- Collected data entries
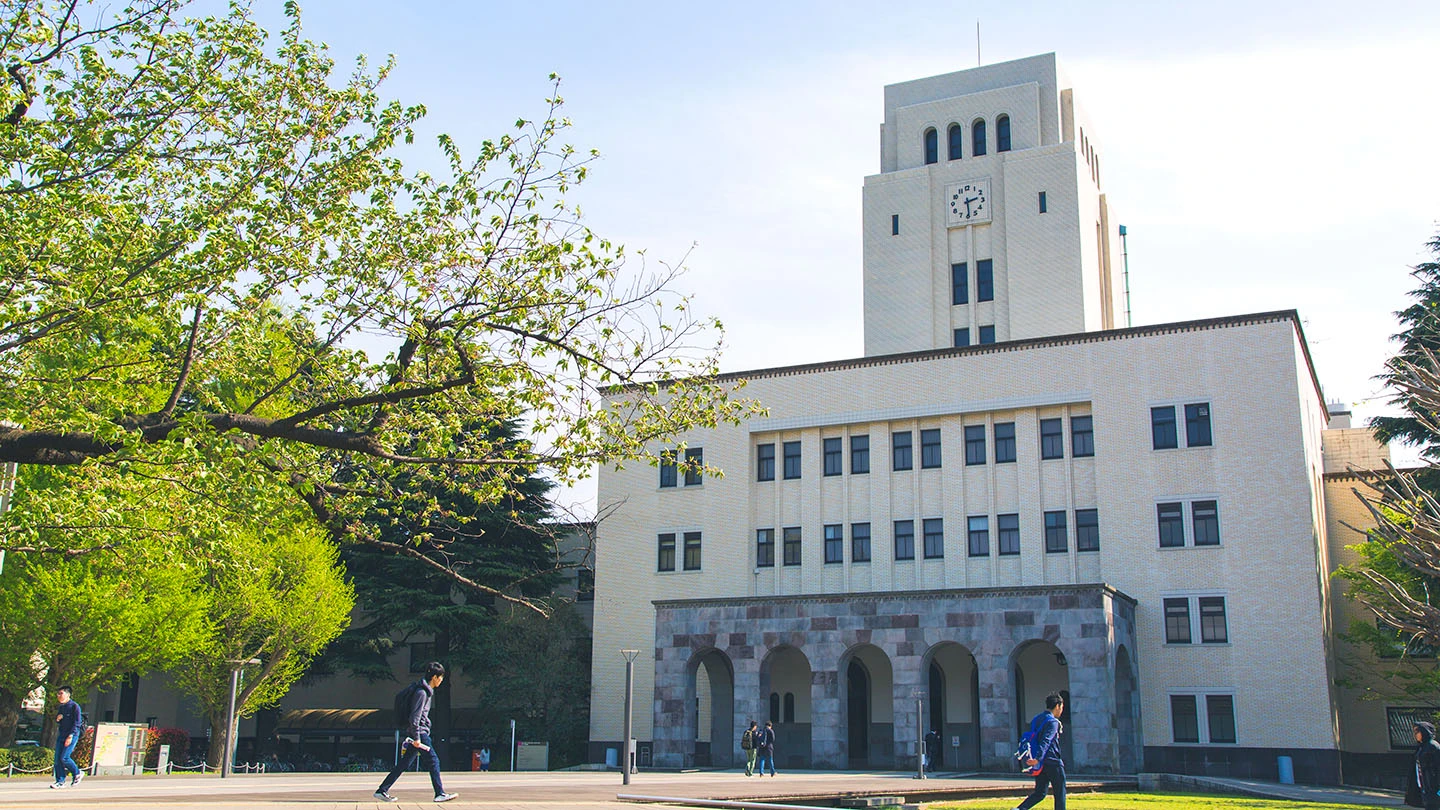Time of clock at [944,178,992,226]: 2:29
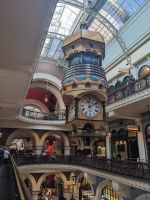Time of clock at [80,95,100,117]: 11:10
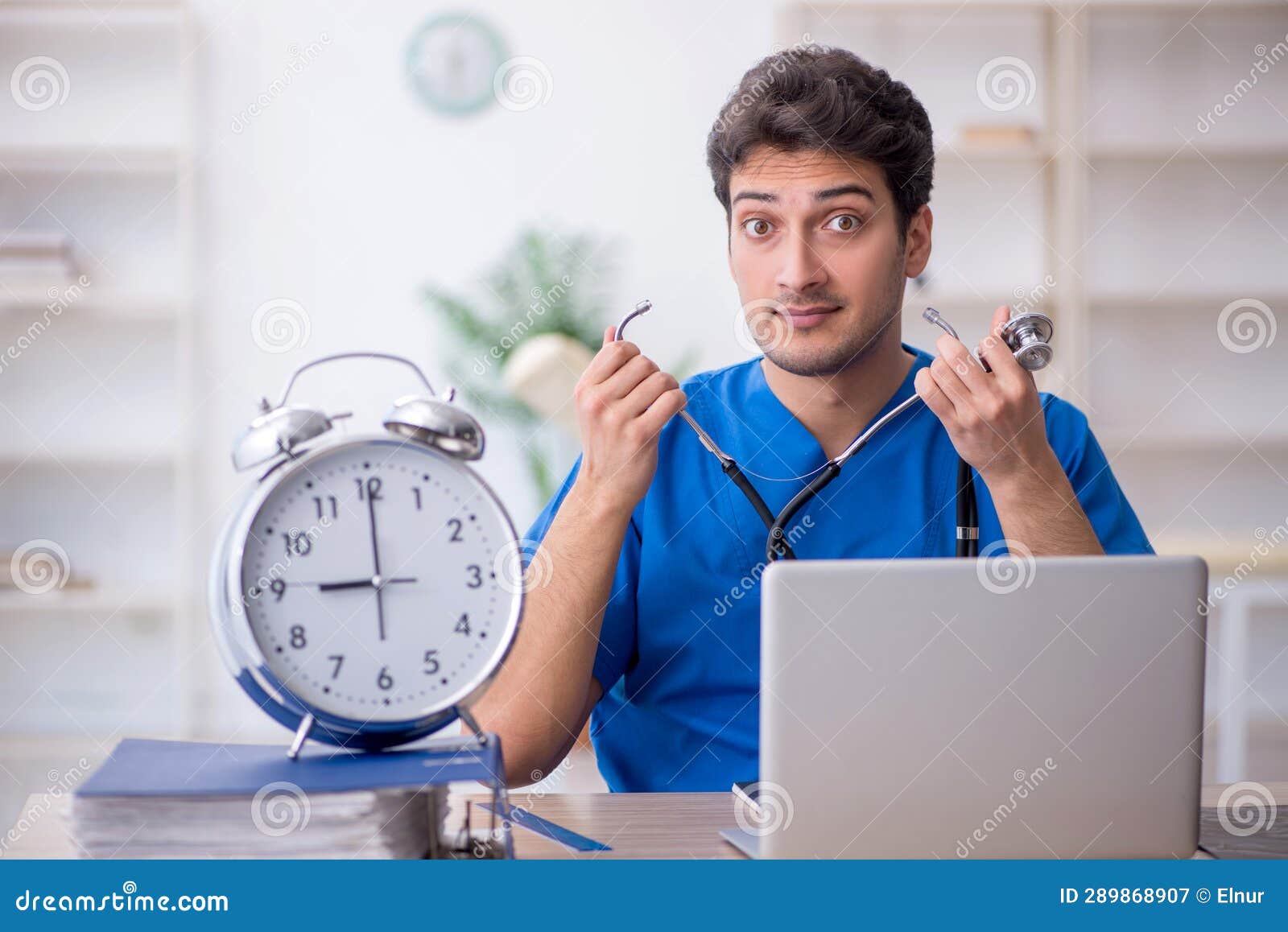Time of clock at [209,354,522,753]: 9:00
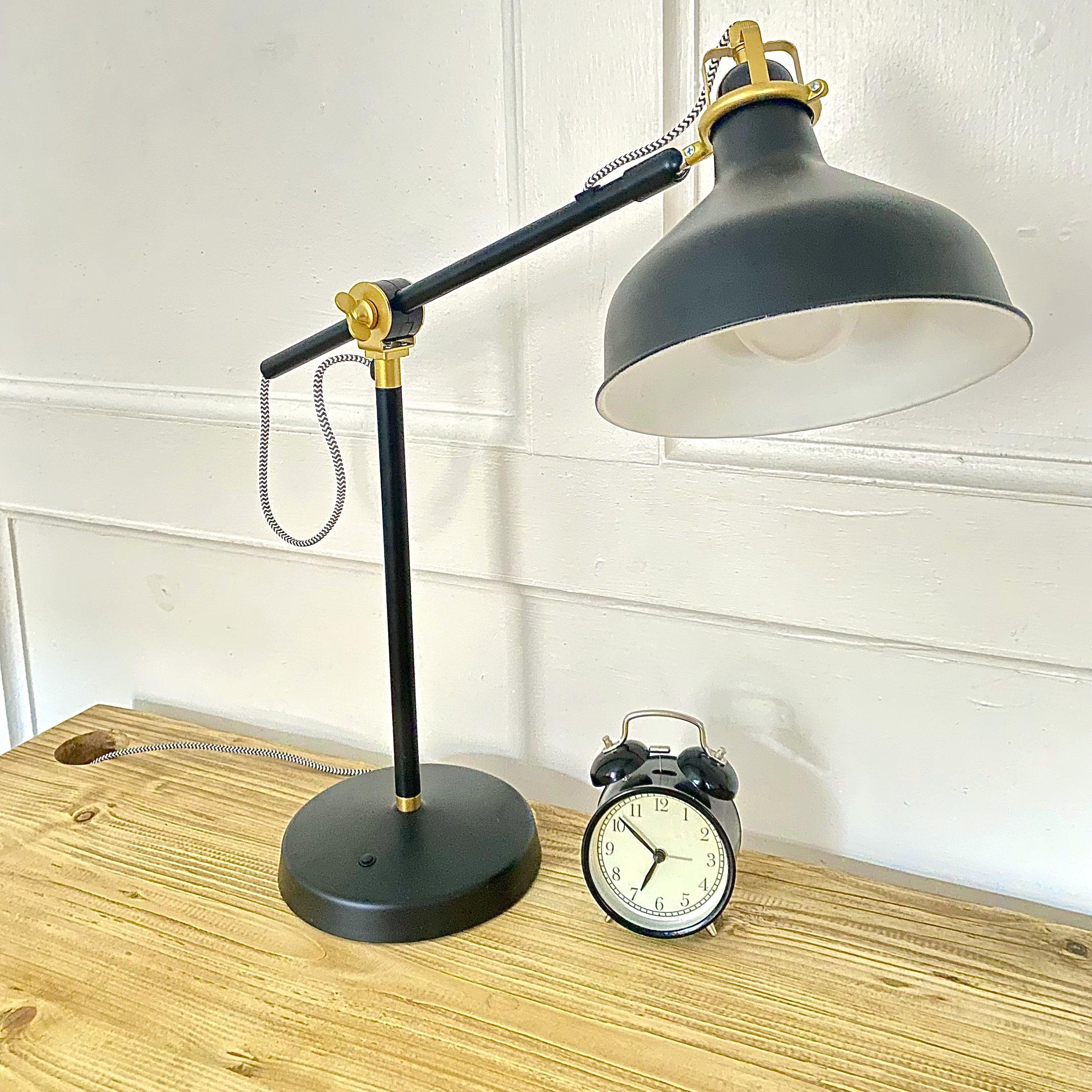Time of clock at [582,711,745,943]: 6:51
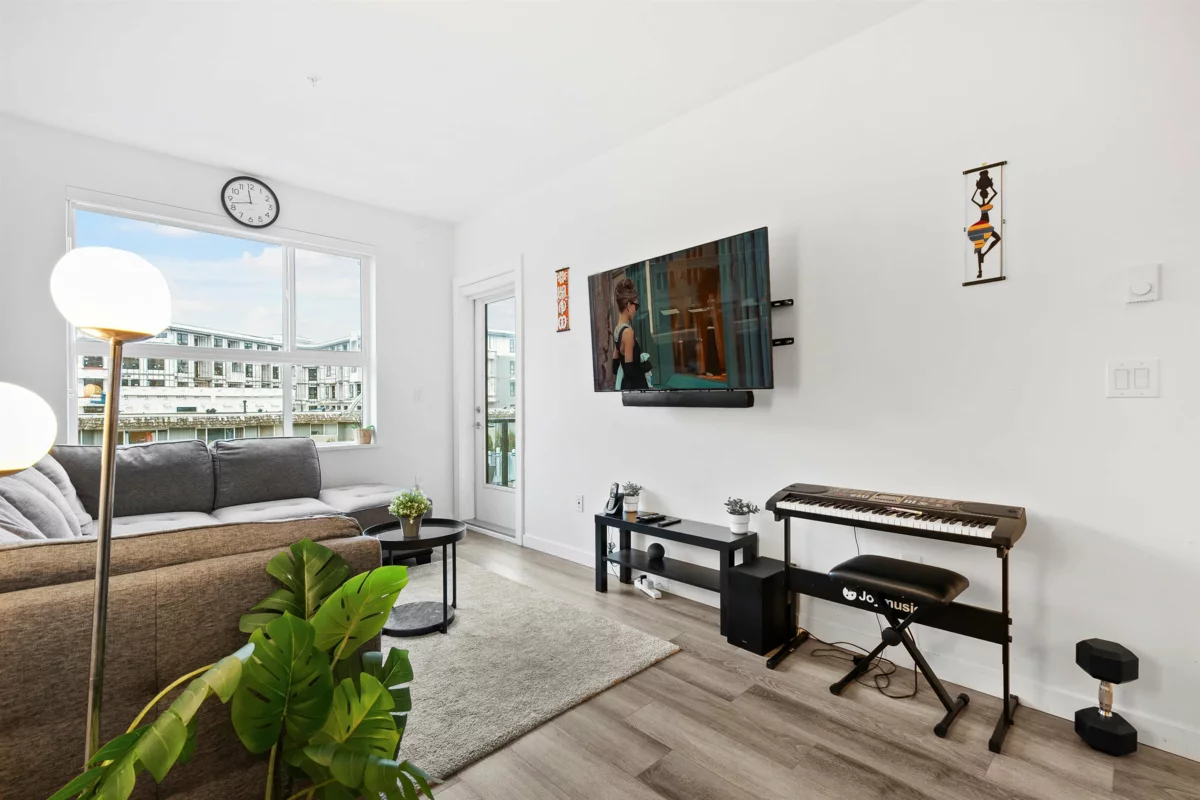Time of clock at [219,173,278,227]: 11:42
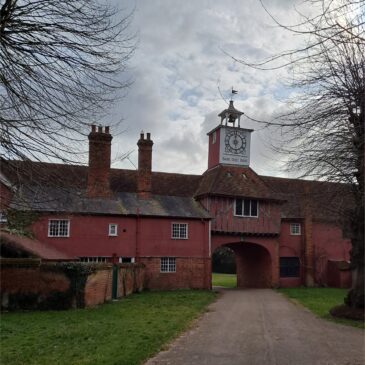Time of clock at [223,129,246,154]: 5:59
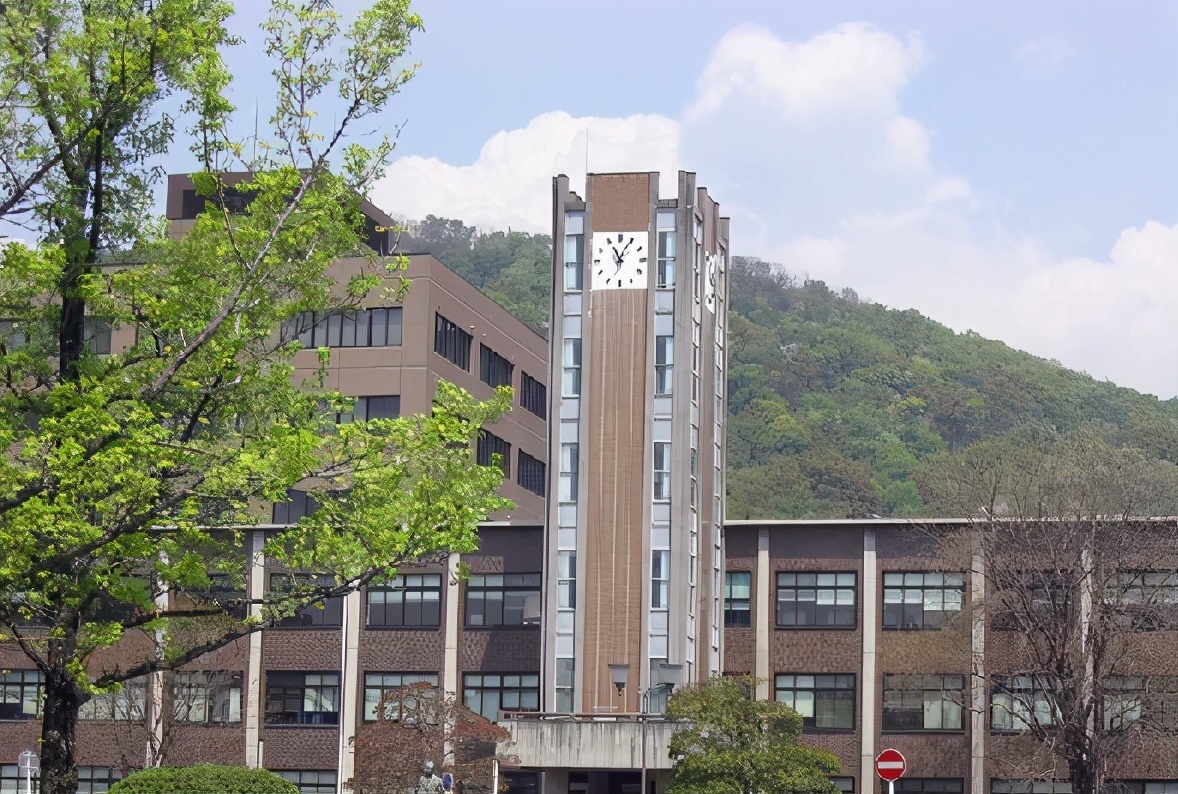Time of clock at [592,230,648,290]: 11:04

- PROBLEM DETAILS
Update every line of the data so that "clock" becomes "watch" and nothing else changes. Omit the pictures from your output.

- ANSWER BELOW
Time of watch at [944,178,992,226]: 2:29
Time of watch at [80,95,100,117]: 11:10
Time of watch at [209,354,522,753]: 9:00
Time of watch at [582,711,745,943]: 6:51
Time of watch at [219,173,278,227]: 11:42
Time of watch at [223,129,246,154]: 5:59
Time of watch at [592,230,648,290]: 11:04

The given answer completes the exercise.